Everyone is waiting for something. Waiting for the kettle to boil, the rain to stop, the sun to come out.

Everyone is waiting to clear their closets, their broken memories, their heads full of cynicism, the nagging fear that time is running out and it’s only just begun. Everyone is waiting for something and we’re not sure what it is. We are waiting for time to pass. The sun to set. We are waiting for another day, for a chance, a break, a letter, a message, an email. For the lucky numbers flattering birthdays and anniversaries to strike gold in the lottery.

In ‘Waiting for Godot,’ Vladimir and Estragon spend their entire time talking about and trying to meet the illusive Godot. It becomes clear that he will never show up and they are wasting their breath talking for the sake of talking and doing nothing because there is nothing they can do. Samuel Beckett’s existentialist play makes the audience think about the meaning of life, the absurdity of existence, the drudgery of passing time and the suffering it entails. Beckett reminds us of us.

What are we waiting for? We are waiting for something to modify, to heal, to resolve, to change course, to transmogrify, to change history. It is said that the only permanence is change, thus change is the only permanence. What are we waiting for? We are waiting for the lights to change, the weather to change, your children to call. You wait and wait. You get used to waiting. But when your time comes, you must not miss it.

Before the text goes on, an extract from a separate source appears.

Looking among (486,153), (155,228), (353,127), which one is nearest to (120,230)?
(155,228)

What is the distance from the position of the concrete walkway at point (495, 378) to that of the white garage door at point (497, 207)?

Everyone is waiting for something and while we wait, we mislay the sense of the present, our own presence, of being there or here or somewhere or somewhere else.

Waiting for Something Good

Good things come to those who wait. They say. Waiting carves lines on your brow and irritates the nerves in your spine. Stress grows like magma in a volcano. Hunter gatherers lived with uncertainty. We have lost their gift of insouciance.

Waiting is a cycle of time when you have no control over the outcome of when the waiting will come to an end. It is a disease without a cure and the answer isn’t how to stop having that feeling of waiting, but what we do in the meantime. A wiseman – maybe it was a wise woman – once said while we wait, we must create. What are we waiting for? We are waiting for the war to end. The famine to end. The drought to end. The injustice to end. Waiting is like rust. It never sleeps. It never rests. While we wait for life, life passes, wrote Seneca, the Stoic philosopher of Ancient Rome. Put simply, don’t wait.